Wednesday, August 6, 2008

man oh man

this is kind of like an ultimately really personal blog entry and ultimately something i really need to be writing right now.

i don't know what to say for myself. in some ways, i want to say i'm human. in some ways i want to say that i'm just a whole bunch of things a horoscope of me might suggest: a dreamer, prefers to stay in the spiritual realm, a wanderer, someone who loves a lot, someone who doesn't like the 9-5 all that much... they also say i can find happiness in my own backyard. and that i need a lot of love. so who would want to love such a person as me? capable of a lot of love but really doesn't know what she wants. hmmm.

a few months ago, i wanted to write a book in response to eat, pray, love, something like that she had it all wrong, that traveling is nice but there's really something to finding happiness within yourself in a stable home with a loving partner.

but then impressionable me (and i'm not being totally self-critical here, just trying to process what i can gather) talks to her friends and keeps thinking of all the things that still appeal to her: california, hawaii, costa rica, the ocean. the east/west horoscope says i'm a seahorse, this makes sense :) i look at traveling teaching ideas. they sound really nice compared to substitute teaching, though that's traveling teaching in its own right. i think about traveling and writing books, and how wonderful it would be if i had a partner for that. that seems like a really, really nice life.

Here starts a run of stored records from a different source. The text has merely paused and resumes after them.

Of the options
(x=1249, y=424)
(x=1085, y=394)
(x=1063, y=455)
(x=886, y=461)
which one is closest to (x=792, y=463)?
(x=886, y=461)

but then i own a home and have a really devoted, gentle, caring husband who has tried to pursue goals together while i continue to go off into never-never land. and then i exercise independence and want to go on bike rides and want to go to yoga and want someone to go with me, and want friends, and am lonely. i find a really great friend. and then all the cards are tossed right up in the air. who knows what will be with that. who knows what will be with this.

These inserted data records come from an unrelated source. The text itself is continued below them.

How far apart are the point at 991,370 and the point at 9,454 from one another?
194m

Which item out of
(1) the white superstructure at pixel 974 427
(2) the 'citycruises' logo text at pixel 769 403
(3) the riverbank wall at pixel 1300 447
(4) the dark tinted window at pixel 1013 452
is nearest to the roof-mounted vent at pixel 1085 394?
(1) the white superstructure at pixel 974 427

so back to impressionable me. i went to yoga yesterday, which i'm really not into these days as i'm hardly into anything except for feeling emotionally exhausted lately. but i decide this is my work for the day. exercise and writing have been my work for the day over the summer, that and messing with my life. for better or worse. i've had to really look at things.

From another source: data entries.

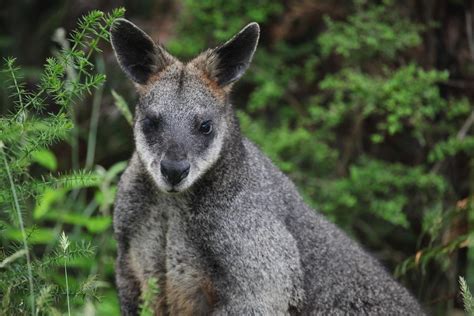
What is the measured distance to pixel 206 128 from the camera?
5.57 m

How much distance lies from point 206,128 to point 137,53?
82 centimetres

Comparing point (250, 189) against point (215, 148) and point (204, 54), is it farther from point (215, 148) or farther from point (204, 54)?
point (204, 54)

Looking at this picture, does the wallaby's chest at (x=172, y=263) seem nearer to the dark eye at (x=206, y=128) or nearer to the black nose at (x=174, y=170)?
the black nose at (x=174, y=170)

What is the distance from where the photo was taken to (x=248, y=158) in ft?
19.1

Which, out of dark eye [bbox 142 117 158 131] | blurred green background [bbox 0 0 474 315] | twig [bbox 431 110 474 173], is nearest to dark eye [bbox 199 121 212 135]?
dark eye [bbox 142 117 158 131]

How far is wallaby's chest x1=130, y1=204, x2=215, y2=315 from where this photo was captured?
17.9ft

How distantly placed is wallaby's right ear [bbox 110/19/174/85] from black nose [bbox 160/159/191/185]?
98cm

anyways, so at yoga liz kept saying heather, you can do this, giving me a more challenging move, and then she made a joke that i like to be tortured, and then i wondered if she was also referring to my emotional state and realized tortured is a pretty accurate word. i woke up at 6am and felt tortured about what i'm doing. i went home. clint let me be there. whether or not that will happen in the future, i don't know. i'm going to california tomorrow. i'm not scared about that. i'm kind of scared about everything else. my love life. my future. my choices. my options. my place in the world. small things, really. vamos a ver. we will see.